Après avoir montré que le but d'une entreprise ne pouvait pas être le profit, ce dernier n'étant qu'un moyen (certes important...) d'atteindre le but véritable, je fais un détour en invitant certaines personnalités dans ce débat.



Premier "invité" à donner son avis : Franck Riboud.


Dans une rubrique du Monde du 02 mars 2009 intitulée "La crise impose de repenser le rôle de l'entreprise", il explique :


« Pour le chef d'entreprise que je suis, la période dans laquelle nous sommes entrés soulève de manière très vive une question longtemps occultée et qu'il me paraît nécessaire d'affronter : celle du rôle de l'entreprise dans notre société. Pendant de nombreuses années, qu'on s'en félicite ou qu'on le déplore, il était admis qu'une entreprise cotée avait pour seule finalité de générer une valeur maximale et toujours croissante pour ses actionnaires. Cette conception étroite du rôle de l'entreprise nous a conduits dans l'impasse, et c'est pour moi une des leçons majeures de la crise.


« D'abord parce que la recherche de la maximisation du profit n'est mécaniquement pas durable : à force de se laisser griser par des taux de rendement de 10, puis 15, puis 20, et pourquoi pas 25 %, on oublie simplement qu'il y a une limite physique au-delà de laquelle le château de cartes s'écroule. Cette limite, nous venons brutalement de l'atteindre.

« Ensuite parce que cette attitude a distendu de manière préoccupante les liens de l'entreprise avec ses autres parties prenantes : ses fournisseurs, ses salariés, ses clients, les territoires dans lesquels elle opère. Tous participent pourtant au processus de création de richesse, et certains peuvent avoir le sentiment que leurs intérêts sont parfois ignorés.


« Les évolutions de la crise actuelle nous rappellent pourtant cruellement une évidence de plus en plus imparable : celle de l'interdépendance des différents secteurs, des différentes entreprises, des différentes parties prenantes. Elles nous rappellent non seulement que la crise peut se propager en quelques semaines de la sphère financière à la sphère industrielle, de Wall Street à Shanghaï, mais elles nous rappellent aussi qu'une entreprise, même prospère, vivant dans un environnement fragile se fragilise elle-même.


« Elles nous rappellent ainsi qu'on ne peut faire l'économie d'une forme de solidarité entre acteurs. Elles nous rappellent le bon sens : qu'aucun organisme ne se développe dans un milieu appauvri ou dans un désert. Et qu'il est donc de l'intérêt même d'une entreprise de prendre soin de son environnement économique et social, ce qu'on pourrait appeler, par analogie, son "écosystème".
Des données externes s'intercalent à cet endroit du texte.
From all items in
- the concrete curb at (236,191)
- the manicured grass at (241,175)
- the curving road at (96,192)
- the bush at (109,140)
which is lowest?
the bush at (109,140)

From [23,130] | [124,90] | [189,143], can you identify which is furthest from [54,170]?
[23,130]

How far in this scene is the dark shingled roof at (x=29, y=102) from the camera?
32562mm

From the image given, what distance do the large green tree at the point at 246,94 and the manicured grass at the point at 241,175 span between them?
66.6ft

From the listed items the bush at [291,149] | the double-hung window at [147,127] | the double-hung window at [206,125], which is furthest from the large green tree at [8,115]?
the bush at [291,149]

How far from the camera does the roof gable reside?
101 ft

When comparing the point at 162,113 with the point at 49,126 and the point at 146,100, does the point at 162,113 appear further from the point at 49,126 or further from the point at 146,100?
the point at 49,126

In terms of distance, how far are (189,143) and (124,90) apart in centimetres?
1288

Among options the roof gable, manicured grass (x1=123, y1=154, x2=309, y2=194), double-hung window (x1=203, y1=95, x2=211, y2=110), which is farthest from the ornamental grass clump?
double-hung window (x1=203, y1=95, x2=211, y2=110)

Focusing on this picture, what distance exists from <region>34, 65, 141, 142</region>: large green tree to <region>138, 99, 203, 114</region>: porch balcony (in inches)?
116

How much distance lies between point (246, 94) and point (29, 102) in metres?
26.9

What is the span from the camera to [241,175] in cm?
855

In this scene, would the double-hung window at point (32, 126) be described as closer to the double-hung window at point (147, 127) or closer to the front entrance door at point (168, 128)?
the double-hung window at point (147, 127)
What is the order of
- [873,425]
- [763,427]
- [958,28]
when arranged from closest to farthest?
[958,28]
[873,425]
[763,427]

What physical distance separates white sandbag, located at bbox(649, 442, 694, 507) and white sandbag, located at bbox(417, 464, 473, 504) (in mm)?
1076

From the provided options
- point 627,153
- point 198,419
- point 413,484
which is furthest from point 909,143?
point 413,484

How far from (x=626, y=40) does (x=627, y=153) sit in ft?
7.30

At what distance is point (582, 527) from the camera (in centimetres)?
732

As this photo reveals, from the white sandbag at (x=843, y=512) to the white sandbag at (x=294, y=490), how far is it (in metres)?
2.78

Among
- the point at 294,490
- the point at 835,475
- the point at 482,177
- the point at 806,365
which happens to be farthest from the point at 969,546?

« En d'autres termes, une entreprise doit créer de la valeur pour ses actionnaires car sans leur investissement il n'y a pas d'économie. Mais au même titre qu'elle doit créer, à travers ses propres investissements, de la valeur et de la richesse pour ses autres parties prenantes. Car c'est aussi du développement et du bien-être de son environnement que dépend sa pérennité. Et c'est de cette manière qu'elle acquiert son utilité sociale.


« La question n'est donc pas de savoir s'il faut ou non faire du profit : un dirigeant qui oublierait qu'un niveau de profit satisfaisant est le premier critère de succès et de durabilité conduirait l'entreprise à sa perte. La question est de savoir comment on construit son profit dans la durée et comment on l'investit en tenant compte des contraintes et des intérêts de ses différentes parties prenantes. En un mot, comment on gère les équilibres complexes et les inévitables contradictions entre efficacité et protection, court terme et long terme, intérêts individuels et bien-être collectif... »



Pour Franck Riboud, l'objectif de l'entreprise n'est donc pas de faire du profit, mais c'est de satisfaire les besoins des parties prenantes : actionnaires, salariés, fournisseurs, clients et autres.


Il rejoint sur ce plan Eliyahu M. Goldratt et c'est ce qui se fait chez Danone : « Cette gestion des équilibres est à la base même du double projet économique et social qui anime les équipes de Danone depuis bientôt quarante ans. »


A suivre.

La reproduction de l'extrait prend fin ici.